Our little unit is an easy walk from the Castle (about 2km straight up the Royal Mile) . In that 2km I would not have imagined there would be so many kilt makers and sellers of tartan and other wonderful things such as shortbread and hats which make you look like a hairy highland cow.
There are tiny narrow stone laneways heading off of the street every 50 yards or so with lovely names (Baker's Close, Advocate's Close) and many taverns, cafes and old grey stone buildings on either side of the narrow street.
We walked past the new houses of Parliament on the way (very modern buildings among the old ones). We spared a thought for friends at home seeing the Nicolson kiltmaker sign and Lyon Close.

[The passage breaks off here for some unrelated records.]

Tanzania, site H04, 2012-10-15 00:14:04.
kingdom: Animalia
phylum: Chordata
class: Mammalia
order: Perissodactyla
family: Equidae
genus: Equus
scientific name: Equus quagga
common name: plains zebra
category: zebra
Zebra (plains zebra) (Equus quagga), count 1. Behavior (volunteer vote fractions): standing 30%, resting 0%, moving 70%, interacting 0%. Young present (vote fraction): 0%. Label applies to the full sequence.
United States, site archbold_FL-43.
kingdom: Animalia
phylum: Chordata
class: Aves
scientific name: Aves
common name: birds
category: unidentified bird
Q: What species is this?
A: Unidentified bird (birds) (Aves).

The Castle is, as expected, amazing. We took up the offer of a free tour and got the basics of the Castle layout, before going off on our own to investigate the many interesting areas.
We admired the views,
saw the "Honours of Scotland" (the crown, sceptre and Sword of State) which were locked in a wooden chest for 111 years and forgotten, then found just where they had been placed!! The crown is a pretty crown with red velvet puffy bits, and the sceptre has a lovely sparkly bit (like the night sky) inside the glass bauble near the top of it. Of course photos are not allowed.
We also saw the Stone of Destiny - a precious hunk of sandstone which the monarch sat upon to seal their coronation. This was, in 1951, stolen by students on Christmas day and taken to a church 500 miles away! It sits beneath the throne in Westminster Abbey when a new British Royal is crowned. Today it was beside the crown in a glass cabinet with a security guard watching over it.

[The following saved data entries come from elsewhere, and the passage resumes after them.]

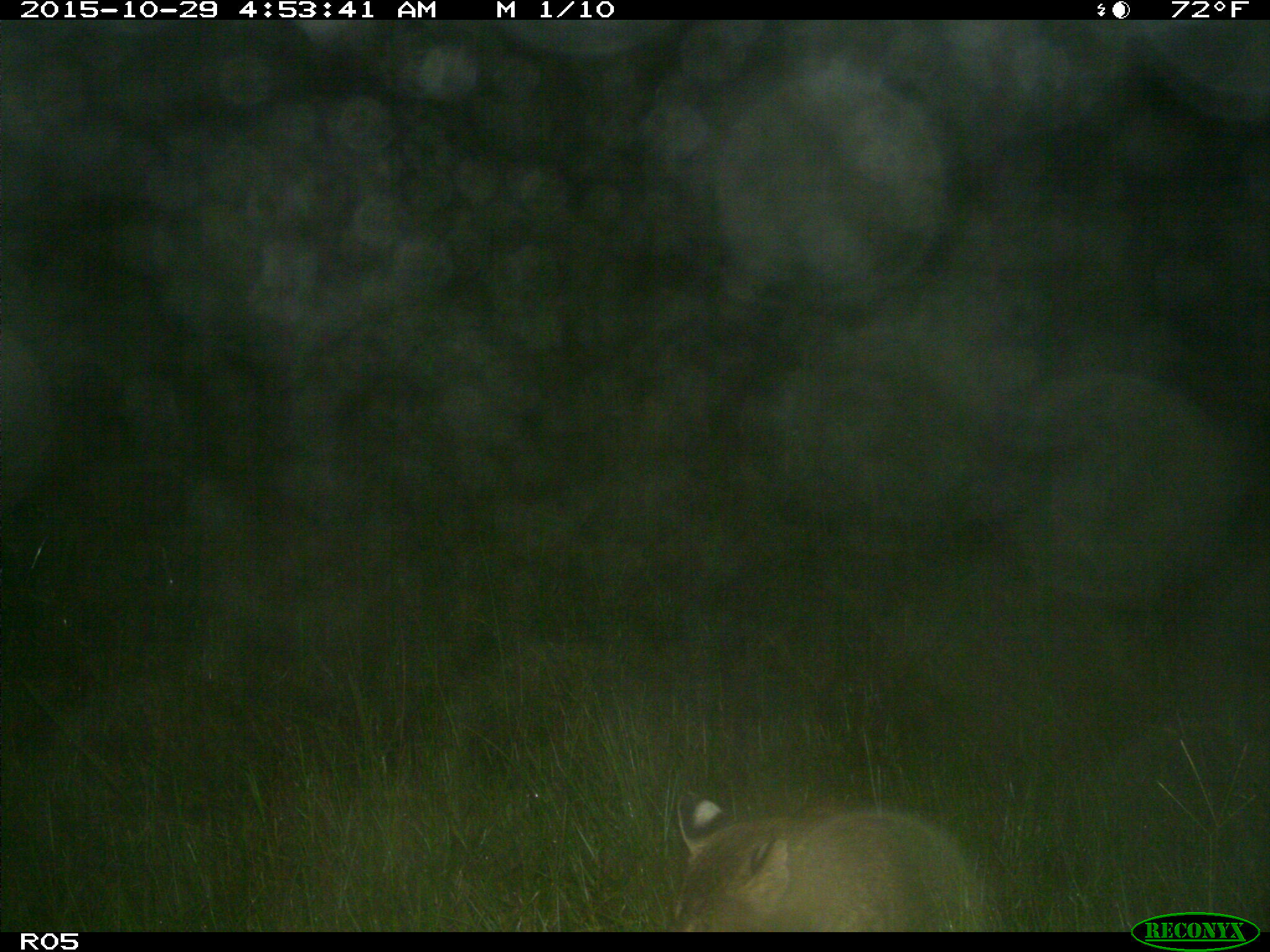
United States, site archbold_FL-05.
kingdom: Animalia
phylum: Chordata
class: Mammalia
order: Carnivora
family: Felidae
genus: Lynx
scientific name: Lynx rufus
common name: bobcat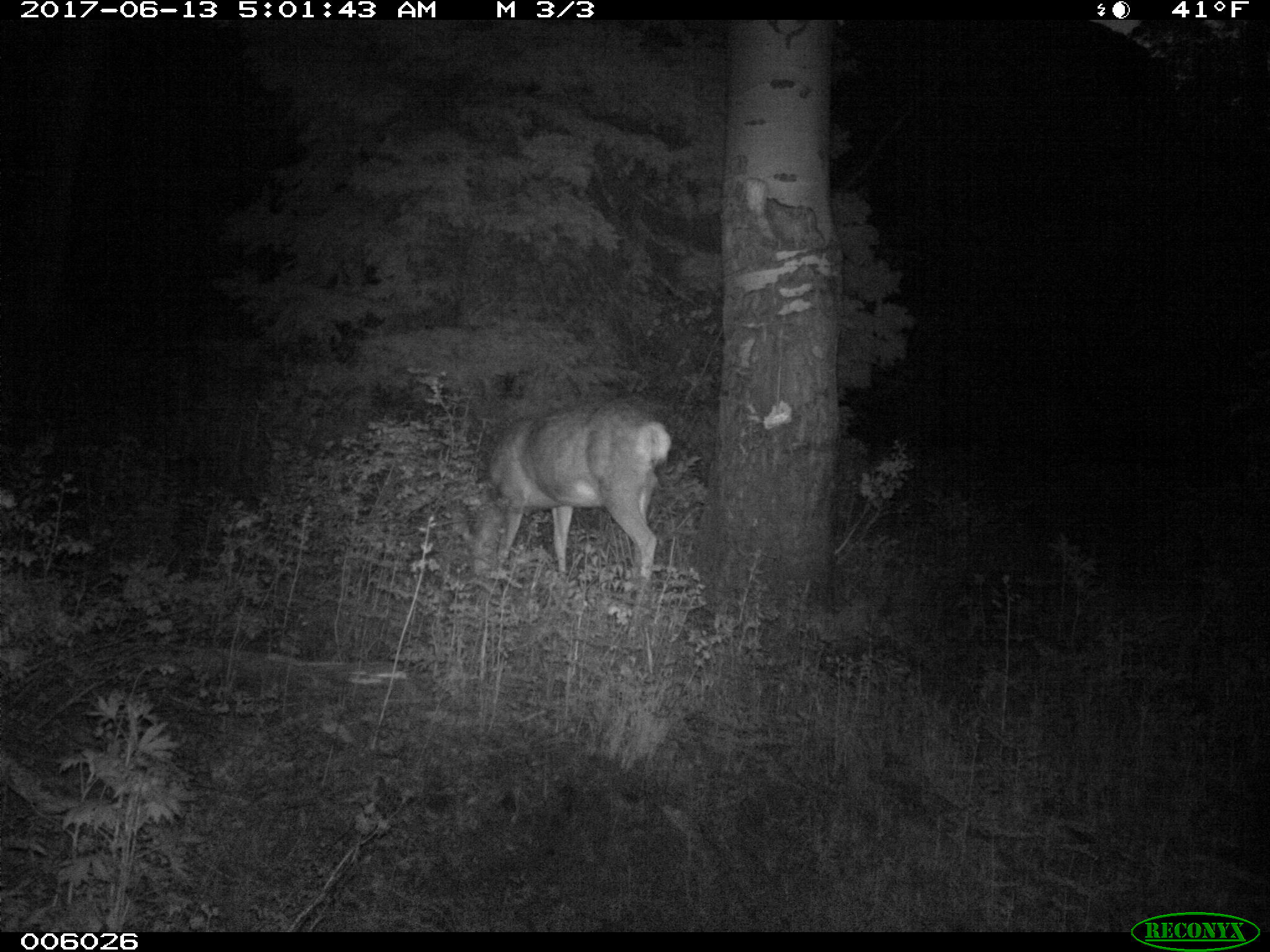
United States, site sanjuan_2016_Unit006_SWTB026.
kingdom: Animalia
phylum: Chordata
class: Mammalia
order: Artiodactyla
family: Cervidae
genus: Odocoileus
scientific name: Odocoileus hemionus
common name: mule deer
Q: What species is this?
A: Odocoileus hemionus (mule deer).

We also toured a number of museums for the Royal Scots Dragoon Guards and the Royal Scots and the Royal Regiment of Scotland. We saw how prisoners lived beneath the castle at various times, visited the amazing war memorial (looks more like a church)
and the tiny St Margaret's chapel, Built for Mary Queen of Scots, which holds only 20 people and is at the very top of the tower (the oldest building in Edinburgh). It overlooks the pet cemetery for soldier's pets and regimental mascots and the biggest cannon I have ever seen (6 tonnes).
We drank very expensive hot chocolate and ate very expensive and not very good pizza, and were pretty tired after a few hours of such activities.
We then walked home (via another much better and much cheaper cafe) to rug up some more before commencing our assault on Arthurs Seat. It seems unclear why the rock is called this - it feels like it should be about King Arthur, but maybe not. Anyway, Arthur's Seat is a craggy outcrop a long way up and it is said that it is a good place to watch the sunset.As you can see by the picture- it was grey day... not really optimal for sunsets.
We can walk out of a narrow lane at the end of our street and cross a lovely park and be in Hollyrood Park, which is where Arthur's Seat is, so there was little excuse for not going. (only the biting wind and the fading light) .
I don't think there really was a sunset, but it was certainly an impressive vantage point to look out over Edinburgh and it was lovely to see the twinkling lights coming on
and becoming brighter as we made our way down- stopping to admire the ruins of St Anthony's Chapel as we went.
As we went we joked about how we would place controls if this was an O map and what we would describe them as... little did we guess that this was used as the site of the world school games in 2008!
the route we took was pretty much the green one I think. |
Home again to some heat (actually lots of heat) and warm cups of tea, and the decision about what to have for tea. We are still undecided about what tomorrow will hold.